**Task to carry out**:
Given the entries that follow, write out exactly the lines starting at the one containing "23600 Xiaomi Redmi" and ending at the one containing "2020 china most", both ends included, and only those.

**Supplied material**:
★ ★ ★ ★ ★ ★ ★
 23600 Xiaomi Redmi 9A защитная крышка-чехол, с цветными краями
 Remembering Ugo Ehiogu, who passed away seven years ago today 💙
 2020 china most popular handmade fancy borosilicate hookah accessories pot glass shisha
★ ★ ★ ★ ★ ★ ★
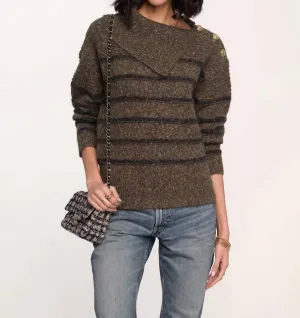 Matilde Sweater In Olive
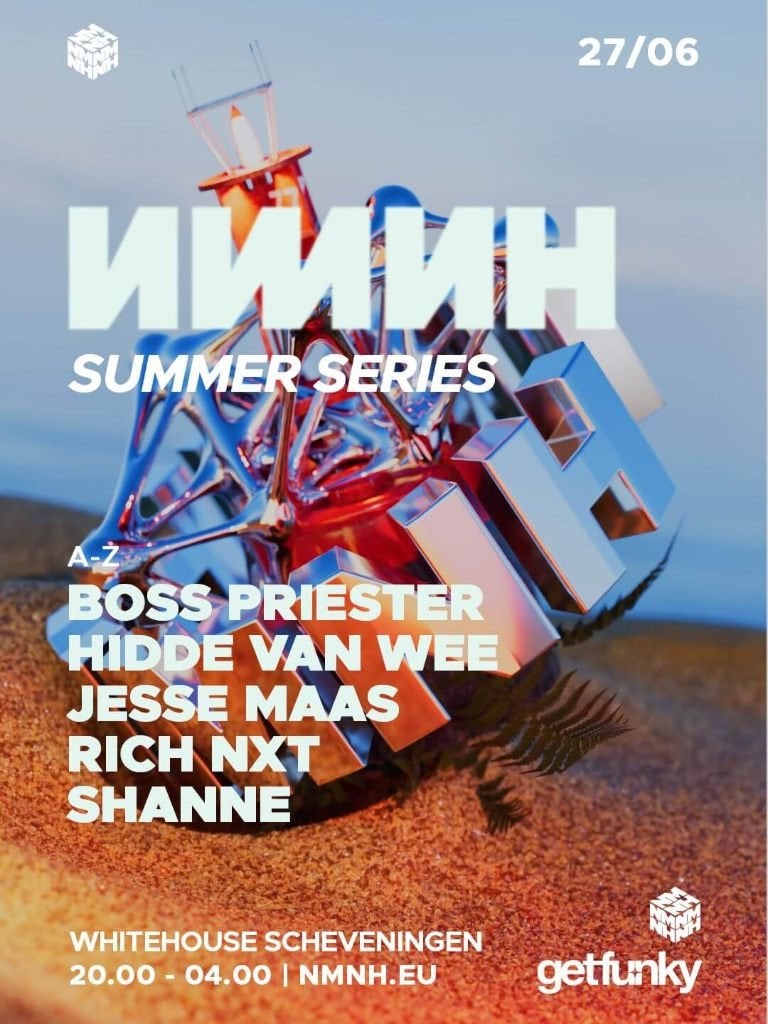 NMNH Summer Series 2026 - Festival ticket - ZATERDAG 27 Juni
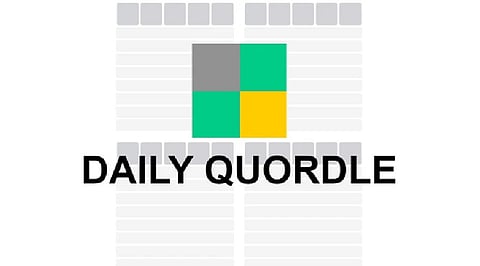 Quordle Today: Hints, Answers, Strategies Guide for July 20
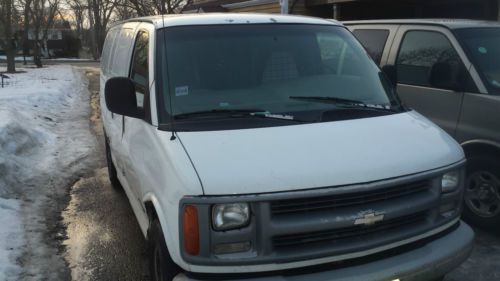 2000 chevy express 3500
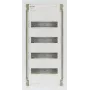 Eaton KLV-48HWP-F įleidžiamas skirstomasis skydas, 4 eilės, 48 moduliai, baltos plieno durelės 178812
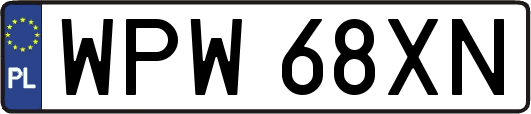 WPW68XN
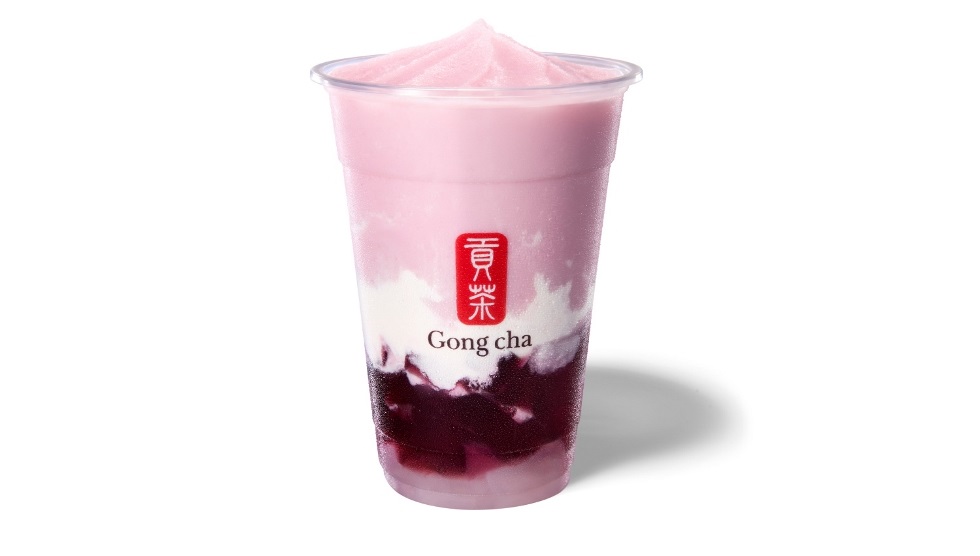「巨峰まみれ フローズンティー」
★ ★ ★ ★ ★ ★ ★
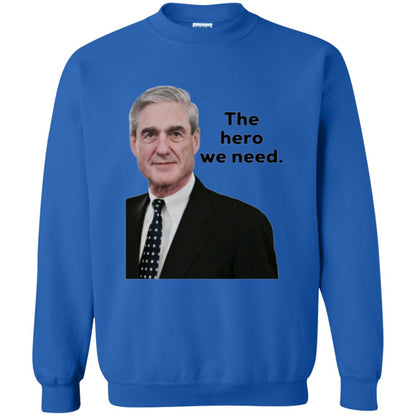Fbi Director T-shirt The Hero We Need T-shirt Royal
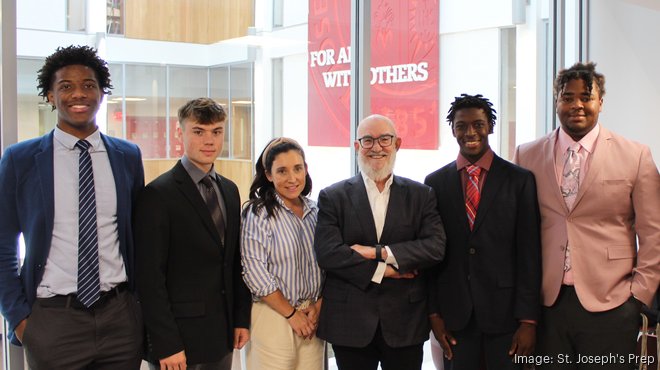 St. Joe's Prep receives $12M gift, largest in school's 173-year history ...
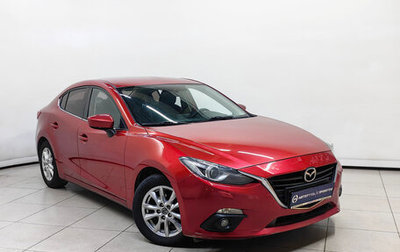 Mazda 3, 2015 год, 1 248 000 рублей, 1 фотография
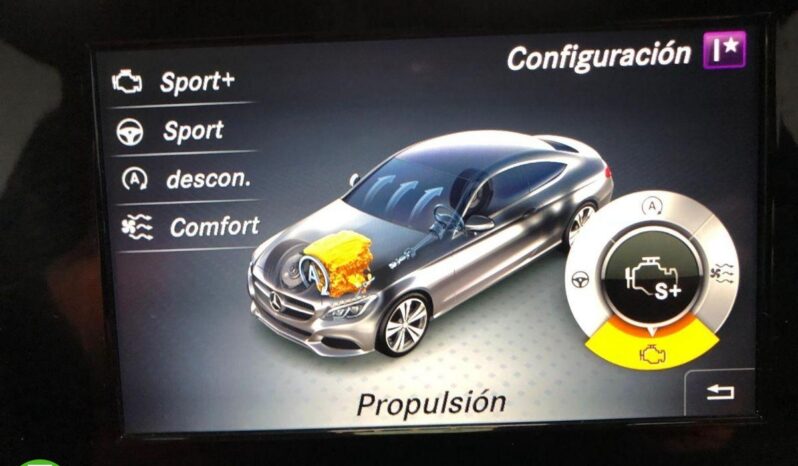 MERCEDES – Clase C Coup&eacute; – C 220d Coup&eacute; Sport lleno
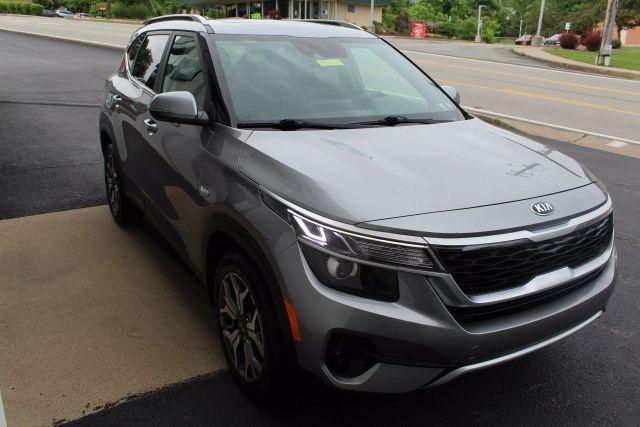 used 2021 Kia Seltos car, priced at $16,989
★ ★ ★ ★ ★ ★ ★
**Result for this task**:
 23600 Xiaomi Redmi 9A защитная крышка-чехол, с цветными краями
 Remembering Ugo Ehiogu, who passed away seven years ago today 💙
 2020 china most popular handmade fancy borosilicate hookah accessories pot glass shisha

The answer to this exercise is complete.